第5話 運命に裏切られた日
今でもありありと思い出せる。
リナリアだけのものだった彼が、別の誰かのモノになった日。
自分の夢が儚く散ったあの瞬間を。
◇ ◇ ◇
魔物に故郷を追われてから、王都で三年。
二人で共に暮らしていた。
一緒に悩みぬいて購入した家は庭付きの一軒家で、こじんまりとしつつもどこか懐かしさを感じるような居心地の良さが気に入っていた。
ルカシオンは街の警吏隊で、リナリアは家の近くの食堂で働きながら、同じ家へ帰る日々。
時折ルカシオンが功績をあげて褒賞をもらったときに奮発して良いお肉を買う程度で、決して贅沢な暮らしではなかったが、毎日『おかえり』と『ただいま』が言い合える暮らしにリナリアは満ち足りた気持ちを感じていた。
こんな暮らしがこれからも続けばいい。こうやって幸せの日々を積み重ねながら、ずっとルカと一緒に生きていきたい。――そう、思っていたのに。
ある日のこと。
その頃、魔物のせいで居住地をなくした盗賊やゴロつきが王都に秘密裏に潜入し、彼らが団結して人を襲う事件が頻繁に起きていたため、ルカシオンがわざわざリナリアの働く職場まで送り迎えをしてくれていた。

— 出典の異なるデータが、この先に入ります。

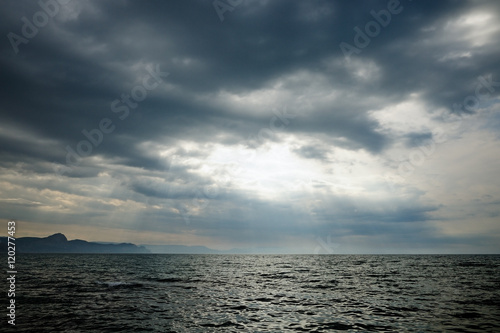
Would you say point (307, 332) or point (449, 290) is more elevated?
point (307, 332)

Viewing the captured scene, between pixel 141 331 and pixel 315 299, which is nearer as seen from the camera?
pixel 141 331

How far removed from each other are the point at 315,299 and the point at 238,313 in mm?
9927

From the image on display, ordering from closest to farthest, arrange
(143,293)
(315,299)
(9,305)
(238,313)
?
(238,313) < (9,305) < (315,299) < (143,293)

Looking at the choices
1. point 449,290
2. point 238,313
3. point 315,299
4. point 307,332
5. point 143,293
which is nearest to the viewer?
point 307,332

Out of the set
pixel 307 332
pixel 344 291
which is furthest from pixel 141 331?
pixel 344 291

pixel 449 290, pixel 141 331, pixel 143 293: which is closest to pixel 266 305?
pixel 141 331

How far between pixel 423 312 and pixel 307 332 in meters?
11.8

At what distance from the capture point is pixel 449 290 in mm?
35156

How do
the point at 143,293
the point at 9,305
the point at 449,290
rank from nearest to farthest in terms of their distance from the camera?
1. the point at 9,305
2. the point at 143,293
3. the point at 449,290

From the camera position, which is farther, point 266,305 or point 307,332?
point 266,305

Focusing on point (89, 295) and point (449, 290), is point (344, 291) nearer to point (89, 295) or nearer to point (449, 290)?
point (449, 290)

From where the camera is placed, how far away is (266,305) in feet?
86.2

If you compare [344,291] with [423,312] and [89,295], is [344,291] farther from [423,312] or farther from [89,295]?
[89,295]

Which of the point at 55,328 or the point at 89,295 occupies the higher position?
the point at 55,328
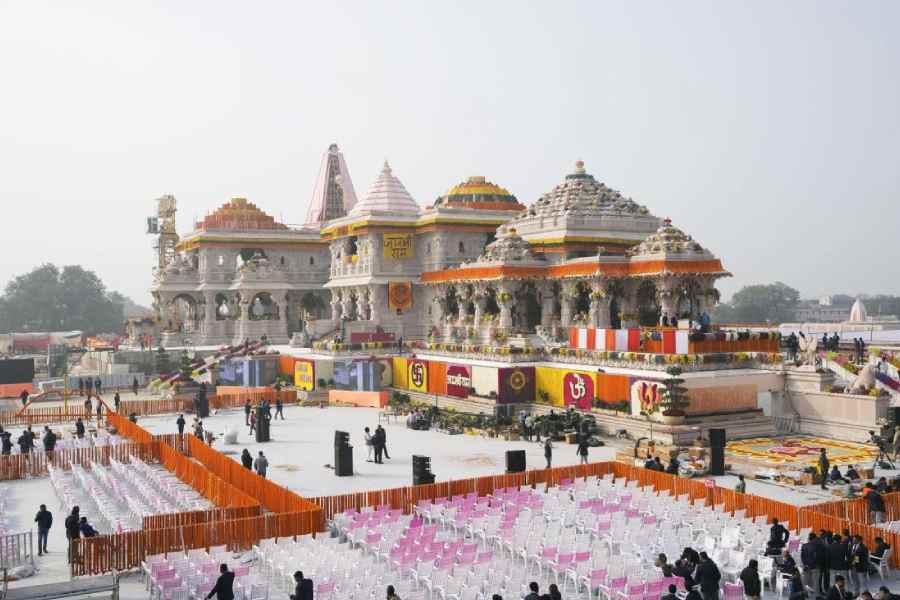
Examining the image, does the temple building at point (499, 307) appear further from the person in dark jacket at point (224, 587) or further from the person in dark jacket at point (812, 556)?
the person in dark jacket at point (224, 587)

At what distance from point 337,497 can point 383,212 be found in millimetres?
42200

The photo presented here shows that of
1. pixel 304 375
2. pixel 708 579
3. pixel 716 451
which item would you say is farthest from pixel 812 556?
pixel 304 375

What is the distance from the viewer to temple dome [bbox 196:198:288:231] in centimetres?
7238

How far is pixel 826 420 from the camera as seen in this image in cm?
3241

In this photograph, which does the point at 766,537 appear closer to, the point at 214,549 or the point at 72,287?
the point at 214,549

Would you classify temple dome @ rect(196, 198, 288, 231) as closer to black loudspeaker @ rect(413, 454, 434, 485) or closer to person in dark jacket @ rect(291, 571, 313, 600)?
black loudspeaker @ rect(413, 454, 434, 485)

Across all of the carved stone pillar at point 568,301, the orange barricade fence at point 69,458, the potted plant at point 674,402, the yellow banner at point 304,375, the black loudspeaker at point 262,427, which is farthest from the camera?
the yellow banner at point 304,375

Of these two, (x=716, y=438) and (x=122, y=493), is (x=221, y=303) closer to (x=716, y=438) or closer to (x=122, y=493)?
(x=122, y=493)

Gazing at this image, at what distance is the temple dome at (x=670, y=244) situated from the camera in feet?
137

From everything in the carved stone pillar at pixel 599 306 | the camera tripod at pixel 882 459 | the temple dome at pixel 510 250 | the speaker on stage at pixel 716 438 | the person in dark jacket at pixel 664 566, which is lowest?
the camera tripod at pixel 882 459

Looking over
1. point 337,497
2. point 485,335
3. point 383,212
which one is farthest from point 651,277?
point 337,497

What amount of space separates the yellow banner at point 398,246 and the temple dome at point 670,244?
20.4 meters

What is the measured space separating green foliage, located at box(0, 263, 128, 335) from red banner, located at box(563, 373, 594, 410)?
97189mm

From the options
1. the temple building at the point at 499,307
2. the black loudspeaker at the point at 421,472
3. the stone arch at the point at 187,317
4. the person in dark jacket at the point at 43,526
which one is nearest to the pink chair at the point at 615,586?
the black loudspeaker at the point at 421,472
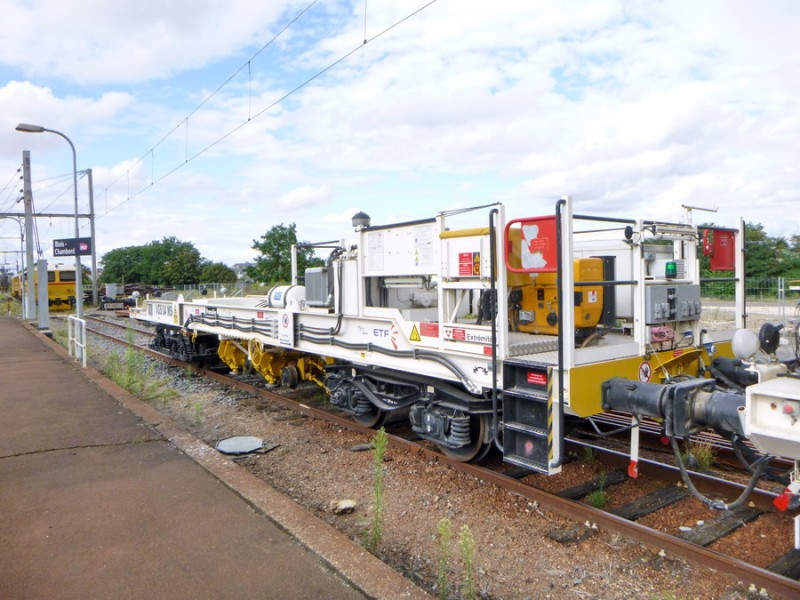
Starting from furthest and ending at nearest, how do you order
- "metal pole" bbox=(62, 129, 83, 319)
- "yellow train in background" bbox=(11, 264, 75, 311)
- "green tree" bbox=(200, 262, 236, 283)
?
1. "green tree" bbox=(200, 262, 236, 283)
2. "yellow train in background" bbox=(11, 264, 75, 311)
3. "metal pole" bbox=(62, 129, 83, 319)

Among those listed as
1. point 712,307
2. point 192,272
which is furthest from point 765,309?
point 192,272

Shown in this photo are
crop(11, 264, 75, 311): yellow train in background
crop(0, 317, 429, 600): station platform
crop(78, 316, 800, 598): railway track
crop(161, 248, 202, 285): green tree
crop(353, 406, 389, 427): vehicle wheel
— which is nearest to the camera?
crop(0, 317, 429, 600): station platform

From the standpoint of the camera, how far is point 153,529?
14.5ft

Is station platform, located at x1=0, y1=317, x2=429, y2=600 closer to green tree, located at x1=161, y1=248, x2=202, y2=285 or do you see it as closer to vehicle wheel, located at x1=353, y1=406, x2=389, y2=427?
vehicle wheel, located at x1=353, y1=406, x2=389, y2=427

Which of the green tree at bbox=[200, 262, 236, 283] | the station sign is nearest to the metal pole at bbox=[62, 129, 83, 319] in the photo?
the station sign

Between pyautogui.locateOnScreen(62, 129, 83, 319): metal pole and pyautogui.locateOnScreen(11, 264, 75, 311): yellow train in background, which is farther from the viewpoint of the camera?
pyautogui.locateOnScreen(11, 264, 75, 311): yellow train in background

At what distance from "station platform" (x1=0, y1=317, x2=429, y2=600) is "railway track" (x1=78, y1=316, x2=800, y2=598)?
178cm

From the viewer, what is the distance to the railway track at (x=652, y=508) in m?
3.90

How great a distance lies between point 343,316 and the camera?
22.8 ft

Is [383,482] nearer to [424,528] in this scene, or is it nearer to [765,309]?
[424,528]

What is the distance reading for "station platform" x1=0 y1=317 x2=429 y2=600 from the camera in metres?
3.65

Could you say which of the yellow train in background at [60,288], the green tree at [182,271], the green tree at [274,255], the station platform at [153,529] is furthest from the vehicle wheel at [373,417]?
the green tree at [182,271]

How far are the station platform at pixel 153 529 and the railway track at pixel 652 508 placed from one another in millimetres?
1775

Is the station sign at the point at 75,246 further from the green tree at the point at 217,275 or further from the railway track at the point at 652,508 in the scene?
the green tree at the point at 217,275
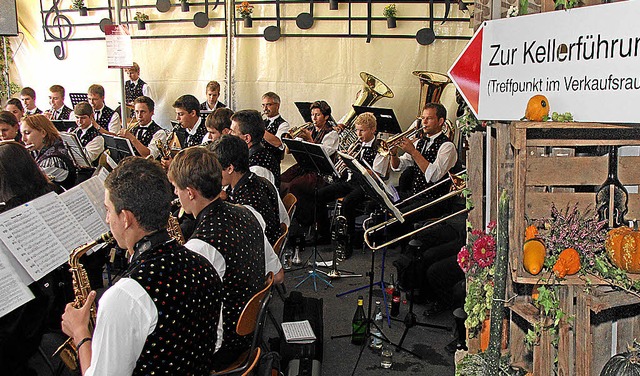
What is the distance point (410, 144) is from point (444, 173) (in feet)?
1.35

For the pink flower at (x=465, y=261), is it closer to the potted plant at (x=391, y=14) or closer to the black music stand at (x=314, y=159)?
the black music stand at (x=314, y=159)

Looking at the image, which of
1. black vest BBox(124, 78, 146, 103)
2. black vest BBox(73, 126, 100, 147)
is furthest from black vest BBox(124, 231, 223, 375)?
black vest BBox(124, 78, 146, 103)

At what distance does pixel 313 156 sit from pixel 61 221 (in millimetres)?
2704

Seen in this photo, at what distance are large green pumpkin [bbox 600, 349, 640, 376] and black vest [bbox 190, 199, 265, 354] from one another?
159cm

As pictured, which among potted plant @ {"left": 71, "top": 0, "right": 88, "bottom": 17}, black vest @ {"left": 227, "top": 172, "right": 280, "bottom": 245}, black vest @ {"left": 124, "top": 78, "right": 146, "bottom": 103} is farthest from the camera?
potted plant @ {"left": 71, "top": 0, "right": 88, "bottom": 17}

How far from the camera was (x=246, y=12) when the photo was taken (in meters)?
8.88

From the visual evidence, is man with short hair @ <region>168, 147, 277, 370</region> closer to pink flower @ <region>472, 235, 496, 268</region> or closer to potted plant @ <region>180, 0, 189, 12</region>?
pink flower @ <region>472, 235, 496, 268</region>

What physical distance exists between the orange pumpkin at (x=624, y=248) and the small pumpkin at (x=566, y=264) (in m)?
0.11

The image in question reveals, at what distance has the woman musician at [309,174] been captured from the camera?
6969 mm

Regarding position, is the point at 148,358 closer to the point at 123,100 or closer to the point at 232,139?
the point at 232,139

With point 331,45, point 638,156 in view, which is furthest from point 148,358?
point 331,45

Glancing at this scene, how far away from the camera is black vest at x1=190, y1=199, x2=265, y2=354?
286cm

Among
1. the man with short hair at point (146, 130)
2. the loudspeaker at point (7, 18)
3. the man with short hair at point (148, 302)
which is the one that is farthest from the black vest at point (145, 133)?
the man with short hair at point (148, 302)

でもその日は、リナリアの仕事が終わってしばらく経っても、ルカシオンの姿が見えなかった。
店じまいの後、食堂のおかみさんは
「あの時間に厳しい旦那が珍しいね。鍵を渡すから中で待っておきな」
と気を遣って声をかけてくれたが、申し訳ないからとリナリアはその申し出を丁重に断った。
ただでさえ大雪が続き、トラブルが多い季節なのに、最近は王都がきな臭いせいでルカシオンは忙しそうにしている。
そんな彼に負担をかけたくなかったし、仕事で疲れている彼に温かい食べ物を作ってあげるため、家に早く帰っておきたかった。
ルカシオンには王都の治安が落ち着くまでは気をつけろと口を酸っぱくして何度も言われていたが、実際に危険な目に遭ったことなど一度もなかったのも要因かもしれない。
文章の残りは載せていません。